Required work: Reproduce every entry exactly as shown.

Records for the task:
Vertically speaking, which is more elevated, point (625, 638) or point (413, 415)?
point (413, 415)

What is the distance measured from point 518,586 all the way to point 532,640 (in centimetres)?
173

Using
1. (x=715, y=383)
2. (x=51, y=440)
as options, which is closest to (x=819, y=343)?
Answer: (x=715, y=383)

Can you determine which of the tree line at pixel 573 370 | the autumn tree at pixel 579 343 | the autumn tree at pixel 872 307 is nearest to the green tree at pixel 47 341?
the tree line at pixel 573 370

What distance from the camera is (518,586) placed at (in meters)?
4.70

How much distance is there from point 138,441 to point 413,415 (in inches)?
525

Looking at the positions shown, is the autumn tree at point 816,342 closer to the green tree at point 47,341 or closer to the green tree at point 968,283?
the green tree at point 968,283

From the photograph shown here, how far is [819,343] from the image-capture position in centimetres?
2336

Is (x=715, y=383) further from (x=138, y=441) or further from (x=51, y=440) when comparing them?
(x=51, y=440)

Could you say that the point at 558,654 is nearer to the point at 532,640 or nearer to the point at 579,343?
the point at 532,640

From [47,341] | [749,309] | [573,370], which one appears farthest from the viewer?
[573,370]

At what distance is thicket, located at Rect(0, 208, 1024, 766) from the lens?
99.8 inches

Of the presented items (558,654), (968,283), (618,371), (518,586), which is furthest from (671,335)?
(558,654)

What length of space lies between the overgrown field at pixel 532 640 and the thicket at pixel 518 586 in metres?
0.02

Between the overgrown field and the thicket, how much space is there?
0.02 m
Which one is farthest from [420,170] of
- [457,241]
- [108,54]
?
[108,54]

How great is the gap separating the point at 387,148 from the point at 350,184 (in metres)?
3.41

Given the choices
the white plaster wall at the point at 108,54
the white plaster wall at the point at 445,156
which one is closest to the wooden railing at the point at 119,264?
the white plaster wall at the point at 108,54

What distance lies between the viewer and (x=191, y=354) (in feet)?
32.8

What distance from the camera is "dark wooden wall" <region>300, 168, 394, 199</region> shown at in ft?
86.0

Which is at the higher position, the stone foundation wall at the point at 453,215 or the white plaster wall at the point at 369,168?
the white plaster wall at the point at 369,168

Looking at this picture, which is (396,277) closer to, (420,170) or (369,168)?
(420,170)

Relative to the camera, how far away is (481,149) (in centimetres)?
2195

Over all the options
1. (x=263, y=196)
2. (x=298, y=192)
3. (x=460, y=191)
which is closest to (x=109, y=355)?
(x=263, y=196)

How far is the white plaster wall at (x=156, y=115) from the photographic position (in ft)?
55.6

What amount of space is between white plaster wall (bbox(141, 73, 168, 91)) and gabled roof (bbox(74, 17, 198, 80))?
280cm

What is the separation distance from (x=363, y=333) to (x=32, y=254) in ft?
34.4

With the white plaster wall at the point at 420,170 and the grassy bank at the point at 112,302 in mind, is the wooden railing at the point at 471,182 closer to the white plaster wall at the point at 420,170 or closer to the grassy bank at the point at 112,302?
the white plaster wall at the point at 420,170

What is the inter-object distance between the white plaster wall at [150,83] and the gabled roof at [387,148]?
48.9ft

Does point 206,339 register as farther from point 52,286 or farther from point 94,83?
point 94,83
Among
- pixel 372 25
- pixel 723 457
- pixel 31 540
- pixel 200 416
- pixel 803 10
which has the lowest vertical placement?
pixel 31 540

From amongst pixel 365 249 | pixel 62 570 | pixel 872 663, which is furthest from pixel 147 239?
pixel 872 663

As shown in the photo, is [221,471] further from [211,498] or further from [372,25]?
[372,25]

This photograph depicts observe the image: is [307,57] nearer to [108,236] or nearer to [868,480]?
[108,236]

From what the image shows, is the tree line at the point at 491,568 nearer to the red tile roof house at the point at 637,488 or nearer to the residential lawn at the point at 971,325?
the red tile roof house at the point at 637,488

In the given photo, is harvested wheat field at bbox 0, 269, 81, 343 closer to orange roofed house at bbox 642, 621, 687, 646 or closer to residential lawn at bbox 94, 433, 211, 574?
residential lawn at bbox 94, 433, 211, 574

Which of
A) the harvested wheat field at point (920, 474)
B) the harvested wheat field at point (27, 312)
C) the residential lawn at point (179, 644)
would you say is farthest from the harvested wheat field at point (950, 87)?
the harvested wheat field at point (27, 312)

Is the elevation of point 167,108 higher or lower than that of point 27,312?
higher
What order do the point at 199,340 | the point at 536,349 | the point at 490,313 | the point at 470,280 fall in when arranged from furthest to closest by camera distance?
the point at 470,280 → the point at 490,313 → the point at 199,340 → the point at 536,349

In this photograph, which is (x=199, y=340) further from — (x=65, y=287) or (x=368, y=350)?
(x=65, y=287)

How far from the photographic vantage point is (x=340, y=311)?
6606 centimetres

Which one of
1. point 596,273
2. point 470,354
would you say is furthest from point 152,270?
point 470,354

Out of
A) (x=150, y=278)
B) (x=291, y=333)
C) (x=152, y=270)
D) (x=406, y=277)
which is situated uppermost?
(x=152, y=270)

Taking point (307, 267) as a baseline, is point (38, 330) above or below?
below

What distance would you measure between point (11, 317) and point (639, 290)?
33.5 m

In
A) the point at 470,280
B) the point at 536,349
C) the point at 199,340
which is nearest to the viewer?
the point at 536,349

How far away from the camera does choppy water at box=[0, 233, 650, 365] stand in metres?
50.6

Result for this task:
Vertically speaking, which is more elevated, point (625, 638) or point (413, 415)?
point (413, 415)

What is the distance measured from point 518,586 all the way to point 532,640 (in centimetres)?
173

Using
1. (x=715, y=383)
2. (x=51, y=440)
as options, which is closest to (x=819, y=343)?
Answer: (x=715, y=383)

Can you determine which of the tree line at pixel 573 370 | the autumn tree at pixel 579 343 | the autumn tree at pixel 872 307 is nearest to the green tree at pixel 47 341?
the tree line at pixel 573 370

What distance from the camera is (518,586) placed at (in meters)?
4.70

How much distance is there from point 138,441 to point 413,415 (in inches)?
525

Looking at the positions shown, is the autumn tree at point 816,342 closer to the green tree at point 47,341 or closer to the green tree at point 968,283?
the green tree at point 968,283

From the photograph shown here, how far is [819,343] from the image-capture position in centimetres?
2336

Is (x=715, y=383) further from (x=138, y=441) or further from (x=51, y=440) when comparing them?
(x=51, y=440)

Could you say that the point at 558,654 is nearer to the point at 532,640 or nearer to the point at 579,343?
the point at 532,640

From [47,341] | [749,309] | [573,370], which one appears farthest from the viewer?
[573,370]

At what distance is thicket, located at Rect(0, 208, 1024, 766) from the lens?
99.8 inches

Of the presented items (558,654), (968,283), (618,371), (518,586), which is furthest from (671,335)?
(558,654)

What length of space lies between the overgrown field at pixel 532 640 and the thicket at pixel 518 586 in metres?
0.02

Between the overgrown field and the thicket, how much space is there?
0.02 m
Which one is farthest from [420,170] of
- [457,241]
- [108,54]
?
[108,54]

How great is the gap separating the point at 387,148 from the point at 350,184 (in metres)?
3.41

Given the choices
the white plaster wall at the point at 108,54
the white plaster wall at the point at 445,156
which one is closest to the wooden railing at the point at 119,264?
the white plaster wall at the point at 108,54

What distance lies between the viewer and (x=191, y=354) (in feet)?
32.8

What distance from the camera is "dark wooden wall" <region>300, 168, 394, 199</region> shown at in ft?
86.0

Which is at the higher position, the stone foundation wall at the point at 453,215 or the white plaster wall at the point at 369,168?
the white plaster wall at the point at 369,168

Looking at this picture, which is (396,277) closer to, (420,170) or (369,168)?
(420,170)

Relative to the camera, how far away is (481,149) (in centimetres)?
2195

Over all the options
1. (x=263, y=196)
2. (x=298, y=192)
3. (x=460, y=191)
which is closest to (x=109, y=355)?
(x=263, y=196)

How far is the white plaster wall at (x=156, y=115) from the photographic position (in ft)?
55.6

What amount of space is between white plaster wall (bbox(141, 73, 168, 91)) and gabled roof (bbox(74, 17, 198, 80))?
280cm

What is the separation distance from (x=363, y=333) to (x=32, y=254) in ft?
34.4

With the white plaster wall at the point at 420,170 and the grassy bank at the point at 112,302 in mind, is the wooden railing at the point at 471,182 closer to the white plaster wall at the point at 420,170 or closer to the grassy bank at the point at 112,302?
the white plaster wall at the point at 420,170

What is the inter-object distance between the white plaster wall at [150,83] and the gabled roof at [387,148]?
48.9ft

Does point 206,339 register as farther from point 52,286 or farther from point 94,83?
point 94,83
Among
- pixel 372 25
- pixel 723 457
- pixel 31 540
- pixel 200 416
- pixel 803 10
which has the lowest vertical placement?
pixel 31 540

From amongst pixel 365 249 | pixel 62 570 | pixel 872 663, which is furthest from pixel 147 239?
pixel 872 663

As shown in the photo, is [221,471] further from [211,498] or further from [372,25]?
[372,25]

This photograph depicts observe the image: is [307,57] nearer to [108,236] or nearer to [868,480]?
[108,236]

From what the image shows, is the tree line at the point at 491,568 nearer to the red tile roof house at the point at 637,488 or nearer to the residential lawn at the point at 971,325?
the red tile roof house at the point at 637,488

In the given photo, is harvested wheat field at bbox 0, 269, 81, 343 closer to orange roofed house at bbox 642, 621, 687, 646 or closer to residential lawn at bbox 94, 433, 211, 574?
residential lawn at bbox 94, 433, 211, 574

Which of
A) the harvested wheat field at point (920, 474)
B) the harvested wheat field at point (27, 312)
C) the residential lawn at point (179, 644)
would you say is farthest from the harvested wheat field at point (950, 87)?
the harvested wheat field at point (27, 312)

Is the elevation of point 167,108 higher or lower than that of point 27,312?
higher
What order do the point at 199,340 | the point at 536,349 | the point at 490,313 | the point at 470,280 fall in when arranged from furthest to closest by camera distance?
the point at 470,280 → the point at 490,313 → the point at 199,340 → the point at 536,349

In this photograph, which is (x=199, y=340) further from — (x=65, y=287) or (x=368, y=350)?
(x=65, y=287)

How far from the photographic vantage point is (x=340, y=311)?
6606 centimetres

Which one of
1. point 596,273
2. point 470,354
would you say is furthest from point 152,270?
point 470,354

Out of
A) (x=150, y=278)
B) (x=291, y=333)
C) (x=152, y=270)
D) (x=406, y=277)
which is situated uppermost?
(x=152, y=270)

Taking point (307, 267) as a baseline, is point (38, 330) above or below?
below

What distance would you measure between point (11, 317) and point (639, 290)?
33.5 m

In
A) the point at 470,280
B) the point at 536,349
C) the point at 199,340
which is nearest to the viewer?
the point at 536,349

How far away from the camera does choppy water at box=[0, 233, 650, 365] stand in metres?
50.6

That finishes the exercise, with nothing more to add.